In fact, an ATM with a ticketing option can easily cost about $4,500. And an ATM with two or three dispensers can cost between $6,000 and $7,000, prices most distributors don't want to pay for an ATM in a retail location that pulls 150 transactions a month.

The manufacturer's suggested retail price for the Tranax ticketing terminal is about $14,600, said Holt. But that's the total amount the end-user will pay, software and full ATM and ticketing functions included.

An ATM by Another Name Isn't the Same

Marketing of the ticketing ATMs also could impact their success. Holt said Tranax made a conscious effort to separate the ticketing terminal from its other machines, like ATMs.

"Tranax itself now has three business units, and one of them is focused on self-service terminals," he said. "We're not just ATMs. We want to differentiate our products to create new business, and we want to be sure that we use names that represent what we're selling. If it's an ATM with self-service functionality, then it's not really a kiosk or an ATM."

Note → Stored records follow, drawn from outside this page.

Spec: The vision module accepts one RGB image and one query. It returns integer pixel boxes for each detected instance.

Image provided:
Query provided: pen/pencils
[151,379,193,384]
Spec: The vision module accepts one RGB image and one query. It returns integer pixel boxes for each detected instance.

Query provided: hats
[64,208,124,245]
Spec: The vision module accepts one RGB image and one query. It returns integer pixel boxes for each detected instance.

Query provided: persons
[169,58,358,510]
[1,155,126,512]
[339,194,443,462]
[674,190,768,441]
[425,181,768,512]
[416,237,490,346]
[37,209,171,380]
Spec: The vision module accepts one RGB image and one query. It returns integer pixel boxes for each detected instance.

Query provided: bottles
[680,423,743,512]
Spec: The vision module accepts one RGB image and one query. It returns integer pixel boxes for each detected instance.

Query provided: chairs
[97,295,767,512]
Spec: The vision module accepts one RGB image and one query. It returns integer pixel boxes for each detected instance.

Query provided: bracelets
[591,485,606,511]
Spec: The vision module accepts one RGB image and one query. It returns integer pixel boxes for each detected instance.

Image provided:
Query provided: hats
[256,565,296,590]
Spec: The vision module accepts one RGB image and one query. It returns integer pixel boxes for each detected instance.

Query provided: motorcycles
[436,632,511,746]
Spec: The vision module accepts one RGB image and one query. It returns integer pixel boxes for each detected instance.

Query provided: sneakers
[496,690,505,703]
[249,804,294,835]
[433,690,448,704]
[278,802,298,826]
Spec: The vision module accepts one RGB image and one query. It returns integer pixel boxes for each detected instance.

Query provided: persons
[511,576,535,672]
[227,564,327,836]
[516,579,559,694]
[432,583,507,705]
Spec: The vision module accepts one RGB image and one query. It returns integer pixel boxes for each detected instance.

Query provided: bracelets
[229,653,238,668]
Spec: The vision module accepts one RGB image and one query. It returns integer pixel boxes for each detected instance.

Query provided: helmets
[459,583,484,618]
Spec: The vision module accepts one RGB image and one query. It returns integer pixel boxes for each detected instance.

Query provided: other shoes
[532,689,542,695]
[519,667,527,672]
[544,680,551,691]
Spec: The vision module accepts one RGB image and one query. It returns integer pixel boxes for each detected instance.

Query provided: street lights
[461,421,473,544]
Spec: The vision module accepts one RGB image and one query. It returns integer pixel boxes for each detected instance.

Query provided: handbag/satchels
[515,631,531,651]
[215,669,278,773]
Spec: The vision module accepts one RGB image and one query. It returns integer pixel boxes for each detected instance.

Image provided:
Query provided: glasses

And the Ticketing Self-Service Terminal, with its software and customized transaction processing, is not really an ATM. That kind of "rebranding" is catching on in the ATM world. Illinois-based Pay-Ease Inc. has renamed its Pay-Ease V Series kiosk an ACM, which stands for automated commerce machine. The Pay-Ease V, which hit the market in July, is a bill-payment (another offering that didn't work for FIs) kiosk that has ATM functions. But "ATM" doesn't encompass everything it can do, said Wally Hanna, Vice President of Participant Services for Pay-Ease.

And, like Tranax, Pay-Ease is diversifying. It recently released its Pay-Ease F Series kiosk, a parking citation-management kiosk that it piloted in Milwaukee. The Pay-Ease F Series accepts payments for citations and dispenses permits.

The F Series is currently located in 18 police districts throughout Milwaukee. And the company is now deploying a similar ACM in Chicago, one that accepts water and citation payments. By January 2006, Hanna said, Pay-Ease expects to have 40 of its ACMs located throughout Chicago.